We then find a number of papers focusing mainly on individual linguistic areas. I won’t comment on all of them, as I read only those that I thought related to my research interestings. Maria Koptjevskaja-Tamm’s ‘The Circle that won’t come full’ shows that neither of the two isoglosses often used to define a “Circum-Baltic Sprachbund’ — polytonicity and GenN word order combined with SVO basic order — encompass together all the languages in the region. Her scepticism goes well with the views of Campbell and Stolz. Lars Johanson’s ‘On the Roles of Turkic in the Causasus Area’ makes use of a wealth of sociolinguistic information to explain how Turkic languages in the region have both influenced non-Turkic languages and converged toward their models. Claire Bowern’s ‘Another Look at Australia as a Linguistic Area’ is a response to Dixon’s controversial theory of ‘punctuated equilibrium’, essentially reading for anyone following that debate.

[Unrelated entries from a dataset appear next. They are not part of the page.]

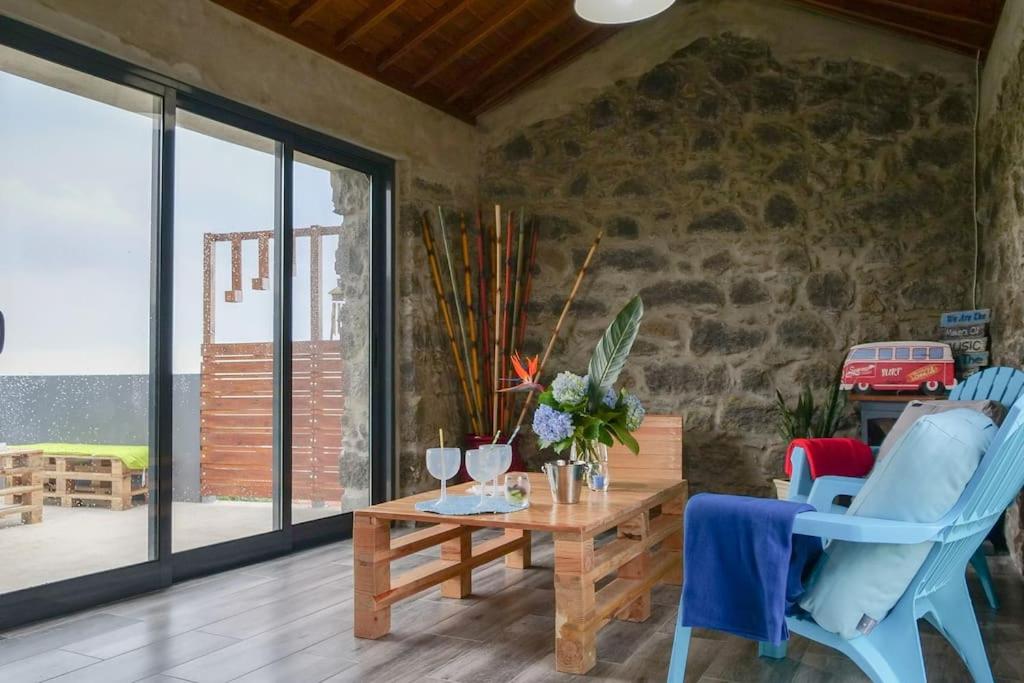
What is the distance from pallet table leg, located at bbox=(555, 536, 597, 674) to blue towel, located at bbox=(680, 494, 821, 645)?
44cm

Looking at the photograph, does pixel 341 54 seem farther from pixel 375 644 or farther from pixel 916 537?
pixel 916 537

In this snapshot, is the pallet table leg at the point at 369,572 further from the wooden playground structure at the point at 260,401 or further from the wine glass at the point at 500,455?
the wooden playground structure at the point at 260,401

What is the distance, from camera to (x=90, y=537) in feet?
11.1

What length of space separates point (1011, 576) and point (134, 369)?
12.7 feet

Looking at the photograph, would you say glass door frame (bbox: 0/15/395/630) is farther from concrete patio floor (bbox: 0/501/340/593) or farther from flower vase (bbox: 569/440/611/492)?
flower vase (bbox: 569/440/611/492)

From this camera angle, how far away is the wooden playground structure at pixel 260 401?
396 cm

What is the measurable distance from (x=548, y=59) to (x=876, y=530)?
4.29 meters

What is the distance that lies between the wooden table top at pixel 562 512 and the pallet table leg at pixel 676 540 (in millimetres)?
95

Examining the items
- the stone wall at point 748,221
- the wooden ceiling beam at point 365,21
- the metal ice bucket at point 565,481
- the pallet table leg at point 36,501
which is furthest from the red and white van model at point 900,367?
the pallet table leg at point 36,501

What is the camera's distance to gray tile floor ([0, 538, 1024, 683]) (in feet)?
8.33

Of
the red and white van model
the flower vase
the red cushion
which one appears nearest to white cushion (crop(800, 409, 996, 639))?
the flower vase

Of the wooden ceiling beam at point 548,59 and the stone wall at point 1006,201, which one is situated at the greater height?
the wooden ceiling beam at point 548,59

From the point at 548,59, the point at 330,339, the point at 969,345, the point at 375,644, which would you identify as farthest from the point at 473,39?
the point at 375,644

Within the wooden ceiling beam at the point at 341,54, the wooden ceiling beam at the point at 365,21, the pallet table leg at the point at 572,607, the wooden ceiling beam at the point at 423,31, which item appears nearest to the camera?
the pallet table leg at the point at 572,607
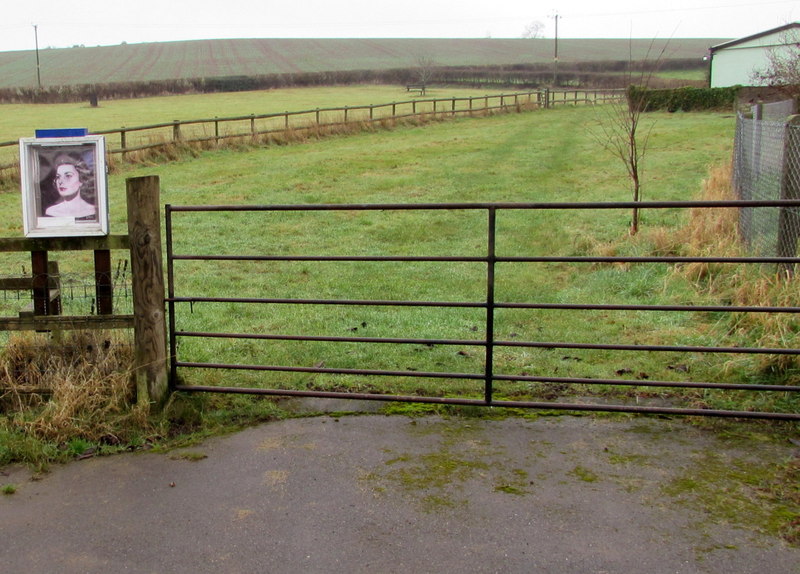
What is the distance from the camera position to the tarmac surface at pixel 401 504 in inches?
133

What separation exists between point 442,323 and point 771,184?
4.25 m

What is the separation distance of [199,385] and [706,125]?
3012 centimetres

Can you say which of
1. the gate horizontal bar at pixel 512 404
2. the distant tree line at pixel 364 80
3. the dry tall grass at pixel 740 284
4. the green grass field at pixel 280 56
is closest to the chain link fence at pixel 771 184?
the dry tall grass at pixel 740 284

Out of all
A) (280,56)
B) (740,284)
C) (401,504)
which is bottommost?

As I write this, I’m sitting in the airport in Vienna waiting for a flight back to Helsinki. I’ve still got 28 hours to wait, but the friendly proprietor of the airport restaurant where I sit is from Albania. As it was four in the morning and things weren’t exactly busy for him, we chatted a bit about differences among Albanian dialects.
In spite of the many years gone by since the fall of Communism, and the existence of Albanian communities in other European countries and in the U.S., from a language-practise standpoint Albania still seems like an isolated little country. Routledge’s Colloquial Albanian, written by Isa Zymberi, has been widely criticized for teaching language specific to Kosovo instead of to the Republic of Albania. Cezar Kurti‘s Learn Albanian: Mesoni Shqip, now in its third edition, has garnered much praise, but good luck finding it in a bookshop.
If print resources in English are so rare, free and quality Internet resources are understandably pretty much nonexistent, as far as I can tell. At least Kurti has put up several lessons from his book at his website Albanian World. There’s also a phrase guide at a gimmicky site that has the benefit of being printable and easily folded. Albanian does look very Balkan Sprachbund-ish and, except for the unfamiliar lexicon, I think I could pick it up fairly easily, were there only resources available. Anyone with advice is welcome to leave a comment.
Through a web search, I stumbled across a monograph by Brian D. Josephs entitled ‘Balkan Insights into the Syntax of *mē in Indo-European’ (PDF) It’s always nice to find freely available monographs about IE linguistics, and this one is very informative for any Classics student wondering why Greek has such an unusual looking negator (in comparison with Latin which uses only the familiar and comfortable nōn and nē).
Josephs is one of the foremost authorities on the Balkan sprachbund. His work The Synchrony and Diachrony of the Balkan Infinitive (Cambridge University Press, 1983) is an essential read for anyone who wonders why Romanian, Bulgarian, Modern Greek, and Albanian have the weird syntax that they do. At his university website he has a list of publications with some further interesting items available in PDF format. Unfortunately, the most intriguing for me, one entitled ‘Is Faliscan a Local Latin Patois?’, is not available online and will have to wait until I get back to my university library.